The team’s message focused on practical steps any government can use to start or improve open data programs — with primary emphasis given to problem-solving and open data value creation.
1. Start with Public Data
A fear for many entities that are publishing open data is the possible public or internal blowback that could result from unintentionally opening private data, or data that's sensitive or too underdeveloped for release.Axthelm said such dread is avoidable — and especially for emerging programs — when data sets are chosen from information already publicly released by converting it into computer-friendly formats (for examples, click here).
“One of the challenges that a lot of agencies run into when they’re trying to publish open data is the nervousness about getting that data out there,” Axthelm said “The great thing about this [public data] is that someone has already gone through that approval process of saying ‘Yeah, it’s OK to put that data out there.’”

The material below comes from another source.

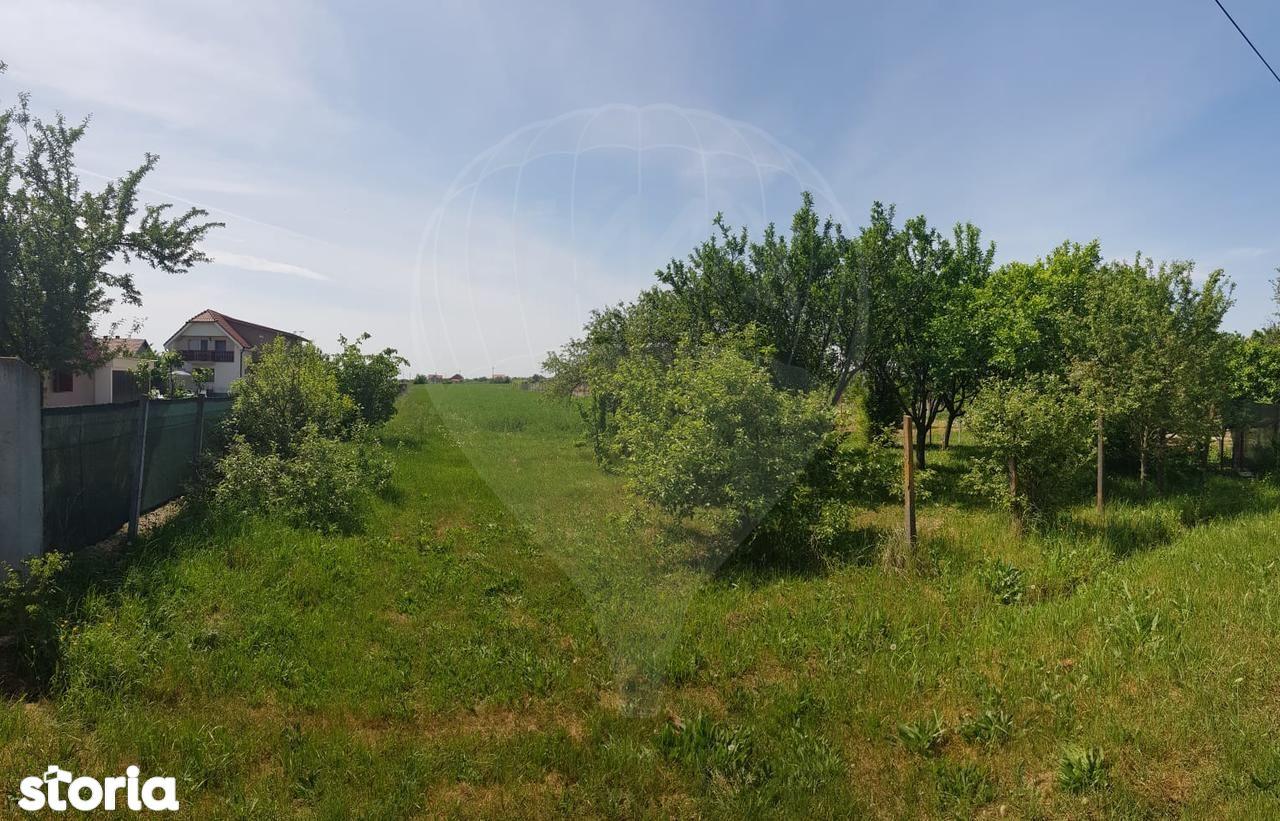 Teren de Vanzare, Satu Mare (judet), Decebal - Foto 1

Examples of the practice include searching out commonly requested PDF documents, scanned images and other difficult to search document types. Meeting minutes are a common source for this information — reports often locked in PDF form.
2. Identify Desire Lines
To explain the concept of a “desire line,” Headd projected an image of a green lawn bordered by sidewalks but with a trail cut diagonally down its center. The scarred grass, he said, is what happens when builders don’t think about — or anticipate — the behavioral demands of visitors.“A desire line is what happens when there is a divergence between what you want people to do and what they want to do,” Headd said, crediting the idea to Andrew Turner, CTO at ESRI’s Research and Development Center.
In relation to open data, he said governments should try to find these separations, and then discover the underlying reasons why information is used. Governments can search their websites with basic analytics to identify which data sets may be in the highest demand. Indicators might be what pages are visited, links commonly clicked, frequent downloads and types of top referring sites. Google Analytics is a commonly used freemium tool for analysis, and there also are paid Web services like CrazyEgg that generate clicking heat maps for popular pages. Headd didn't endorse any specific analytics tool, but encouraged the study of open data efforts to prevent time-intensive demands on staff.

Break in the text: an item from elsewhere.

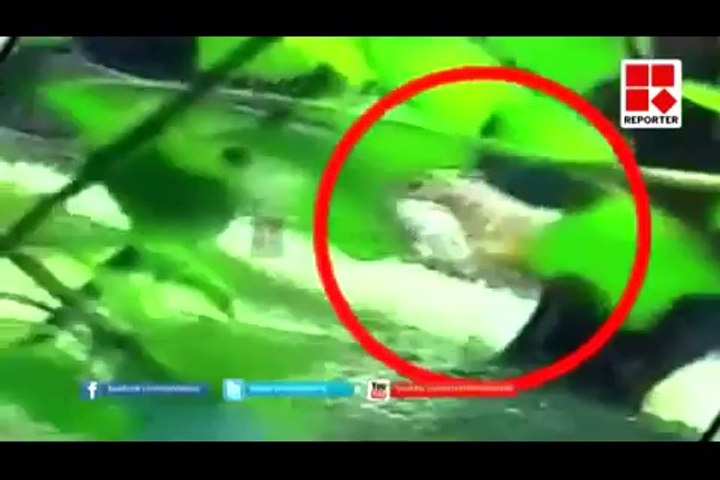 White Tiger Kills Student inside Zoo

“The point that I want to leave you with here is that if you have information on your public website — and it’s valuable information and you don’t give people an easy way to get it — they will come and get it anyway,” he said. “And unfortunately, sometimes when they do that, they will be disruptive.”
3. Look for Offline Indicators
Web metrics aren’t the only pointers for selecting open data sets. Indicators of high-value data can come from department staff themselves — like data typically requested between departments — or information requests arriving outside the Internet entirely.The Freedom of Information Act (FOIA) and the Freedom of Information Law (FOIL) are two such outside sources. Both laws mandate that U.S. jurisdictions provide the public with all government data that doesn’t have privacy restrictions.
Open data assists demand by having one repository for common requests. In a study conducted by Reinvent Albany, a government transparency group in the state of New York, the organization analyzed the State Department of Environmental Conservation’s 2013 FOIL requests. Of the 3,977 total requests, Headd said 50 percent were attributed to only six data sets. The takeaway: If the data sets were openly available online, it would’ve reduced request workload — phone calls, research and analysis — to roughly 50 percent.
"Think about all that time and money you could recoup just by paving over that desire line,” Headd said.